The mystery of the missing plans – why are we waiting?

Training ground fence

Training ground fence

THERE was guarded anticipation last month when Southend United’s official website announced that the planning application for a new stadium at Fossetts Farm had been submitted to Southend Council.

The news followed speculation among fans following the putting up of a rather spectacular fence (manned by 24-hour security) on the site of the proposed new training ground (a separate application to Rochford Council which already has planning permission) plus the painting of a new mural next to Roots Hall inviting us all to “Be Part Of It”. Capital letters as seen.

As lovely as it is to see a couple of paragraphs of basic information together with some artist’s impressions of what looks like a cruise ship with a football stadium inside it, the devil is in the detail and many were looking forward to seeing the actual plans themselves.

However, almost a month later, the plans have yet to appear on Southend Council’s website. For those not au fait with the drudgery of the planning process, I will try and sum it up without boring you to tears:

• All planning applications submitted to the council need to be validated. This is to make sure all the information has been filled in correctly, everything the council needs to determine it is there and the correct fees have been paid.

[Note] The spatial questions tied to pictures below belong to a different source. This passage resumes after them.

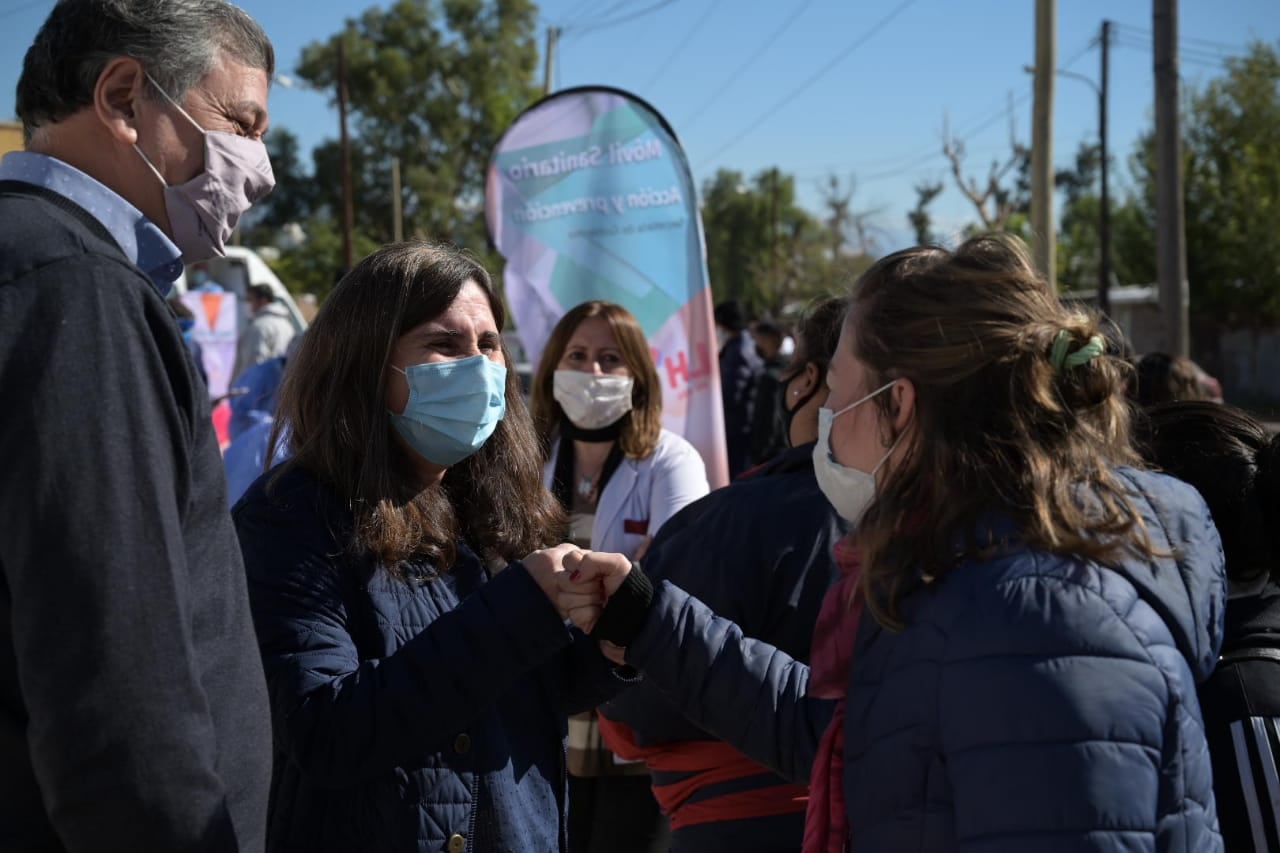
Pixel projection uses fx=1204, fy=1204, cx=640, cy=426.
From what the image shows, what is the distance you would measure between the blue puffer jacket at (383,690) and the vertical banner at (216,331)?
8.54m

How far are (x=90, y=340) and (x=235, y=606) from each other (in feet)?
1.30

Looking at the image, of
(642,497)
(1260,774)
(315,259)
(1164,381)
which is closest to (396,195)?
(315,259)

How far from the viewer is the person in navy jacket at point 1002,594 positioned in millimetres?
1468

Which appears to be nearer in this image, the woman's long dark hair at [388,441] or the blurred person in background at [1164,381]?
the woman's long dark hair at [388,441]

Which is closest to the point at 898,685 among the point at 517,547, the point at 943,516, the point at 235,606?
the point at 943,516

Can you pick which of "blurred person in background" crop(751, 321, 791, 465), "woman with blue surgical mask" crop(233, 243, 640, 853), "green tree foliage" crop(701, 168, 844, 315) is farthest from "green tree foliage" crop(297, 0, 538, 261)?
"woman with blue surgical mask" crop(233, 243, 640, 853)

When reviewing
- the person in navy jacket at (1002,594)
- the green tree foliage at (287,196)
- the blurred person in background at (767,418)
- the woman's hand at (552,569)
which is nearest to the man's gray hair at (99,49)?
the woman's hand at (552,569)

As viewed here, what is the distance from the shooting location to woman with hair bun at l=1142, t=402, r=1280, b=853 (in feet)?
6.70

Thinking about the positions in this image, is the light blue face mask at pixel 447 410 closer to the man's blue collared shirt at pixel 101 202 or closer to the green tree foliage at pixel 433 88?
the man's blue collared shirt at pixel 101 202

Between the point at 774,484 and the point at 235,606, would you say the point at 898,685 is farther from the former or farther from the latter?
→ the point at 774,484

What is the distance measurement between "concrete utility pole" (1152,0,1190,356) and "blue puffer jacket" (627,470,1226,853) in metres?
12.2

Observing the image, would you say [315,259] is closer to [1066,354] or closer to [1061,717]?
[1066,354]

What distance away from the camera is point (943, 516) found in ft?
5.46

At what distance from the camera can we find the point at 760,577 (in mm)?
2592
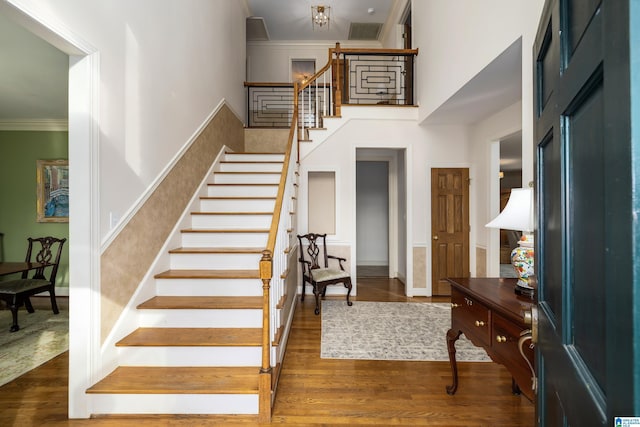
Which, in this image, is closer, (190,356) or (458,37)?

• Once an application is validated, it is given an application number and is published on Southend Council’s website, where it is accessible to the public. It is at this point which is the trigger for the mandatory 16-week consultation period, meaning people can read and comment on the application. The consultation period does not start before the validation, which is why at the moment even though Ron claims to have submitted the plans, it means absolutely nothing.

• When the consultation period is over, the application can be debated. Planning officers (non-political planning experts employed by the council) recommend approval or refusal of the plans to the planning committee, which is made up of elected councillors. It is they who have the final say. While councillors are only supposed to refuse or approve on planning grounds, in reality if there is a large groundswell of public opinion it does tend to influence them (after all, they’re hoping to get voted in next time an election takes place).

• When an application is submitted to the council, according to the Planning Portal website, providing it is complete, it should be validated within 10 days (major application).

To find out a little more, I called Southend Council’s planning department on Tuesday (April 23). The lady on the other end of the line (after speaking to her colleague) said the plans were in, but had not been validated yet.

Given the legal requirement that local authorities must validate a complete application within 10 days, it would seem that the plans are incomplete. How, we don’t know. But it seems surprising given the involvement of British Land and PowerHaus (the agent which is handling the application on behalf of the club), who are extremely experienced in overseeing major applications.

Southend Council’s development control committee meets on September 13, meaning that if the application is to be considered on that date, it should have been validated at least 16 weeks in advance, or by April 24. Now that date has been missed, there is another meeting on October 4 but the few weeks’ delay means the project almost certainly won’t be complete by the proposed December 2018 opening date.

We will continue to keep an eye on the council website for the submitted plans, and when they are finally validated, we’ll review the scheme. At the moment, we’re still waiting.